Your goal: Starting at the line that contains "Travelon Leather Wallet/Passport Organizer", write out every line to the end of the records below exactly, and leave out the pictures.

[Stored items]
== Segment start ==
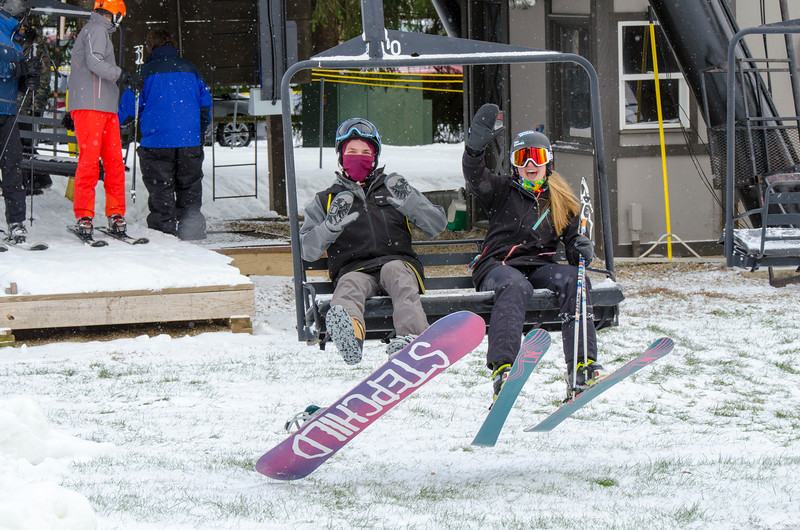 Opening-Day-Slopes-2014_Snow-Trails-70855.jpg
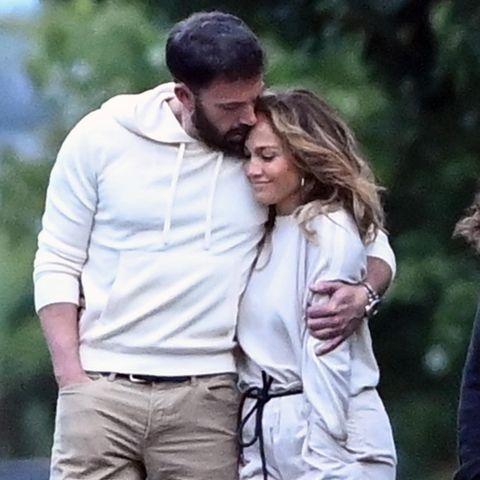 Es scheint fast so, als würden Ben Affleck und Jennifer Lopez ihre Zuneigung für einander in der Öffentlichkeit nicht länger verstecken wollen. Beim Spaziergang in Hamptons Beach kuscheln sie ganz ungeniert. Bei den süßen Bildern fällt eine Sache besonders ins Auge.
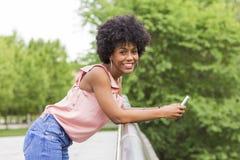 Portret Szczęśliwy młody piękny afro amerykański kobiety ono uśmiecha się Zdjęcie Royalty Free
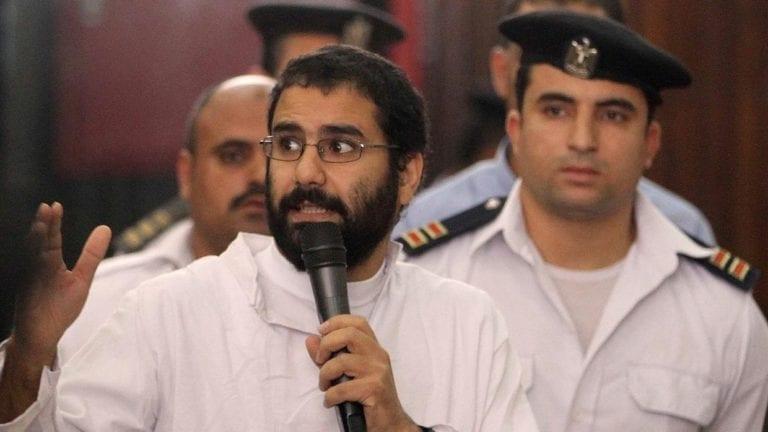 إلغاء قرار إخلاء سبيل علاء عبد الفتاح وعلا القرضاوي والباقر.. تجديد حبسهم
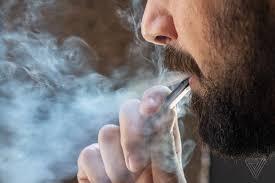 Το ηλεκτρονικό τσιγάρο κάνει καλό (ilektroniko tsigaro)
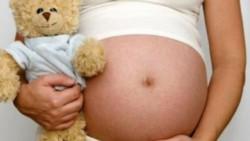 En el noroeste de Jujuy, una nena de 12 años que había sido violada dio a luz a mellizos luego de que le negaran un aborto. (Archivo)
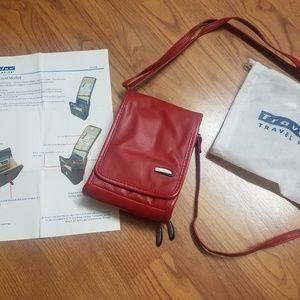 Travelon Leather Wallet/Passport Organizer
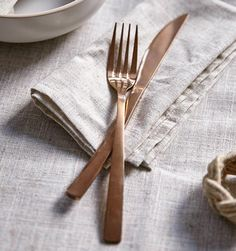 Copper feel of these...we absolutely LOVE this copper cutlery! It's the perfect way to WOW your friends, not only with your cooking skills.
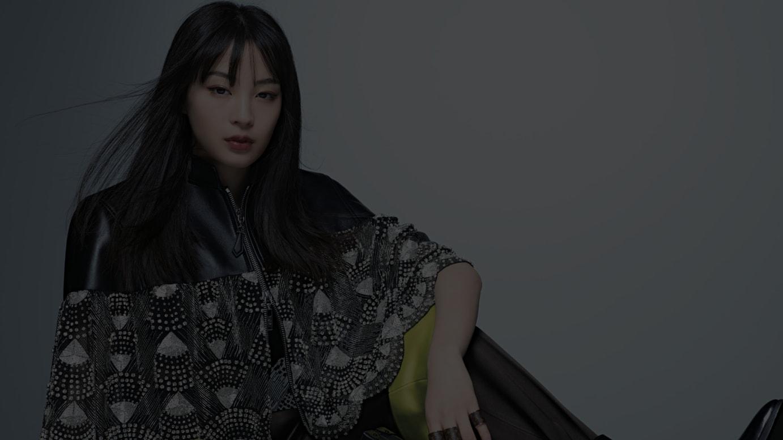 「ルイ・ヴィトン」2020年クルーズコレクションを着用した広瀬すず Photo by Satoshi Saikusa / ©ELLE Japon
== Segment end ==
Completed exercise:
 Travelon Leather Wallet/Passport Organizer
 Copper feel of these...we absolutely LOVE this copper cutlery! It's the perfect way to WOW your friends, not only with your cooking skills.
 「ルイ・ヴィトン」2020年クルーズコレクションを着用した広瀬すず Photo by Satoshi Saikusa / ©ELLE Japon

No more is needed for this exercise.